We have friends who are octogenarians who cross there rather frequently and without problems.
What are the 'issues' (how I hate that term, which means 'children') that worry you, and why?


----------



## jorocho (Aug 28, 2010)

*Starts with a Z*



RVGRINGO said:


> We have friends who are octogenarians who cross there rather frequently and without problems.
> What are the 'issues' (how I hate that term, which means 'children') that worry you, and why?


I have crossed there 2X per year for 15yrs. The escalation of violence in the San Fernando and Victoria area has been alarming as of the last few weeks. This instability has reached as far as Cuidad Valles. I believe the Matamoros and Reynosa crossings are now the most unstable area along the border.

I am now looking for a more secure area to cross to reach Veracruz and was thinking the toll roads from Laredo seem to less "hot". 

Any suggestions?

jorocho


----------



## dre12b (Aug 22, 2010)

I have the same concern and question as Jorocho.


----------



## RVGRINGO (May 16, 2007)

I guess my question should be, "How many expats have been involved in any incidents enroute to those crossings?"


----------



## dre12b (Aug 22, 2010)

* **LISTED RECORDS**:
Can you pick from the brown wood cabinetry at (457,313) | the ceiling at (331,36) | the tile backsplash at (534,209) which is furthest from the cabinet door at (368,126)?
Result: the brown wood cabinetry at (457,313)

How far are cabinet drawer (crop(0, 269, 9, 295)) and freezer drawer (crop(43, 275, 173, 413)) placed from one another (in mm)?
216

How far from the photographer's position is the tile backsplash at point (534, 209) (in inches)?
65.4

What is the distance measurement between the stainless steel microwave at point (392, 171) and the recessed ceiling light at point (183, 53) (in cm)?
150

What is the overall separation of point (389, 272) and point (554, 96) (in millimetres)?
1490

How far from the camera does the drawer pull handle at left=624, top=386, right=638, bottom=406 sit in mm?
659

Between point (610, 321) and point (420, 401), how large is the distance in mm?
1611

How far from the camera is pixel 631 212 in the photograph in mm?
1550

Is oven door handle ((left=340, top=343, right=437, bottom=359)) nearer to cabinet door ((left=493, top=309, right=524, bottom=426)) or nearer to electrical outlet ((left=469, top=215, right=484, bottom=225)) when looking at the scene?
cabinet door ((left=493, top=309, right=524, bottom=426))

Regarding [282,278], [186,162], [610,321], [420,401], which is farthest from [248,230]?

...

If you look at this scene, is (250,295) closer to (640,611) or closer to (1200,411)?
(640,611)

* **EXERCISE A**:
Answer these questions about the border-crossing thread above:
(i) How often, and for how many years, has jorocho crossed there?
(ii) Which two crossings does jorocho believe are now the most unstable along the border?
(iii) What does RVGRINGO say the question should be?
* **EXERCISE B**: From the border-crossing thread above, return everything from "I have crossed" down to "Any suggestions?", copied word for word.

* **REPLY A**:
(i) Twice a year for 15 years.
(ii) Matamoros and Reynosa.
(iii) "How many expats have been involved in any incidents enroute to those crossings?"

* **REPLY B**:
I have crossed there 2X per year for 15yrs. The escalation of violence in the San Fernando and Victoria area has been alarming as of the last few weeks. This instability has reached as far as Cuidad Valles. I believe the Matamoros and Reynosa crossings are now the most unstable area along the border.

I am now looking for a more secure area to cross to reach Veracruz and was thinking the toll roads from Laredo seem to less "hot". 

Any suggestions?